Excerpts of spatial question data:
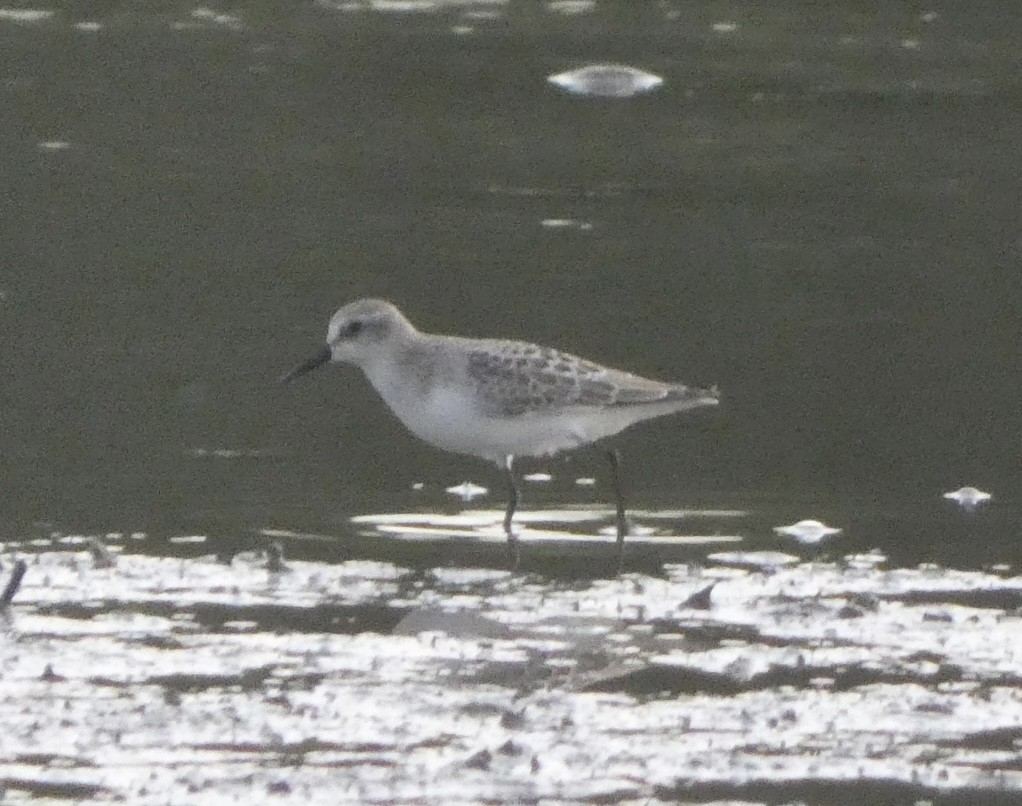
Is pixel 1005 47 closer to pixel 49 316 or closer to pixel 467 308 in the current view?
pixel 467 308

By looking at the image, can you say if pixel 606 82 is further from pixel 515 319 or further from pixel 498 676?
pixel 498 676

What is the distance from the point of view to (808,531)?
8.23 metres

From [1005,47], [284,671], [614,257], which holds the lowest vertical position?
[284,671]

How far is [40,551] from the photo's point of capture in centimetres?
775

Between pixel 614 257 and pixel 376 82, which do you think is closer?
pixel 614 257

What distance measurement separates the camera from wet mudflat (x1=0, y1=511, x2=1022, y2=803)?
559cm

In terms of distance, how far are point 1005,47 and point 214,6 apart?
628 centimetres

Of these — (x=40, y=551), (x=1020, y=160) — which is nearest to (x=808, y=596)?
(x=40, y=551)

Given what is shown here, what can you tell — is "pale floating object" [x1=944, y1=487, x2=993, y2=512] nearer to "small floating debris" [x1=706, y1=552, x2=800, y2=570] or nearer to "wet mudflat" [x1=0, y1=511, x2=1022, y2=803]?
"wet mudflat" [x1=0, y1=511, x2=1022, y2=803]

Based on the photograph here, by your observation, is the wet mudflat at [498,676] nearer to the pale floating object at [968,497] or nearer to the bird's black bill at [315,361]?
the pale floating object at [968,497]

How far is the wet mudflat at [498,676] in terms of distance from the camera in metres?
5.59

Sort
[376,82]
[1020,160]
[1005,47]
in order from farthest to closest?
[1005,47]
[376,82]
[1020,160]

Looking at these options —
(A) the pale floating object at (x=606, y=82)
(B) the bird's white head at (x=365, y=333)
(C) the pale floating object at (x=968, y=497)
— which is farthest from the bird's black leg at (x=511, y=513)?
(A) the pale floating object at (x=606, y=82)

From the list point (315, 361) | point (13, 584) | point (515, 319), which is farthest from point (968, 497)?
point (13, 584)
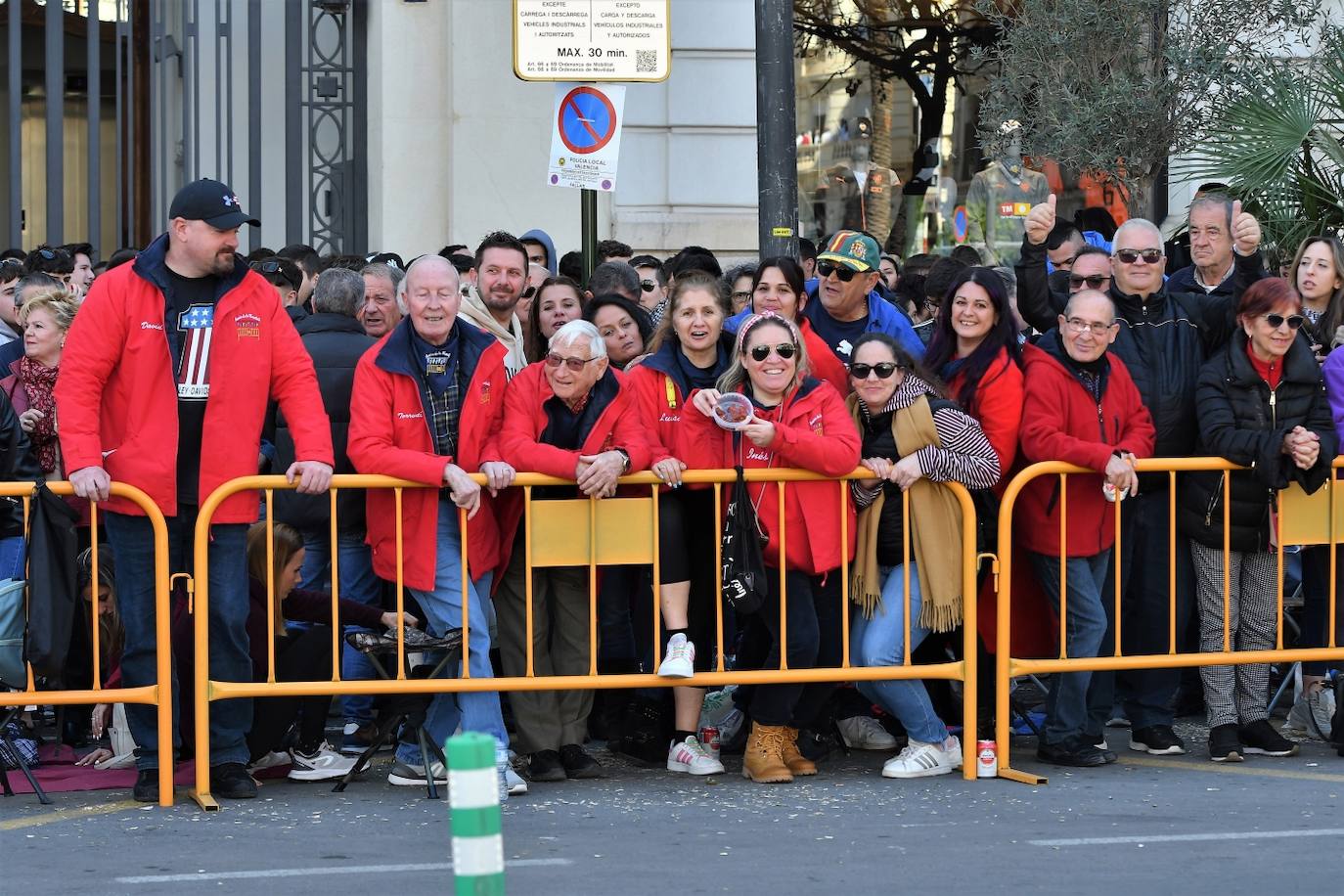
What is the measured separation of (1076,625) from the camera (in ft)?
26.2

▶ _DIRECTIONS FOR THIS TASK_
Rewrite every one of the records, changing "camera" to "viewer" wherever it occurs and keeping everything else unchanged. Omit the pictures from your answer.

▶ _OUTPUT FOR THIS TASK_
Is pixel 1005 47 closer to pixel 49 316 or closer to pixel 467 308 in the current view?
pixel 467 308

By looking at the image, can you say if pixel 606 82 is further from pixel 515 319 or further from pixel 498 676?
pixel 498 676

What is the distance from the point of view to (808,531)?
8.23 metres

From [1005,47], [284,671], [614,257], which holds the lowest vertical position?
[284,671]

How far is [40,551] from the photo's point of capture in centimetres?
775

Between pixel 614 257 and pixel 376 82, which do you think is closer?
pixel 614 257

What distance measurement separates the viewer from wet mudflat (x1=0, y1=511, x2=1022, y2=803)?
559cm

In terms of distance, how far are point 1005,47 and point 214,6 apart?
628 centimetres

Of these — (x=40, y=551), (x=1020, y=160) — which is nearest to (x=808, y=596)?
(x=40, y=551)

Given what is shown here, what can you tell — is "pale floating object" [x1=944, y1=487, x2=993, y2=512] nearer to "small floating debris" [x1=706, y1=552, x2=800, y2=570] or nearer to "wet mudflat" [x1=0, y1=511, x2=1022, y2=803]?
"wet mudflat" [x1=0, y1=511, x2=1022, y2=803]

Based on the photograph here, by your observation, is the wet mudflat at [498,676] nearer to the pale floating object at [968,497] or nearer to the bird's black bill at [315,361]?
the pale floating object at [968,497]

How far is the wet mudflat at [498,676] in terms of distance from the viewer in metres?
5.59

Sort
[376,82]
[1020,160]
[1005,47]
in order from farthest to closest?
[1005,47]
[376,82]
[1020,160]

Looking at these options —
(A) the pale floating object at (x=606, y=82)
(B) the bird's white head at (x=365, y=333)
(C) the pale floating object at (x=968, y=497)
— which is farthest from the bird's black leg at (x=511, y=513)?
(A) the pale floating object at (x=606, y=82)

From the list point (315, 361) | point (13, 584) | point (515, 319), which is farthest from point (968, 497)?
point (13, 584)
What is the measured separation of (1076,625) from the viewer (in ft)?
26.2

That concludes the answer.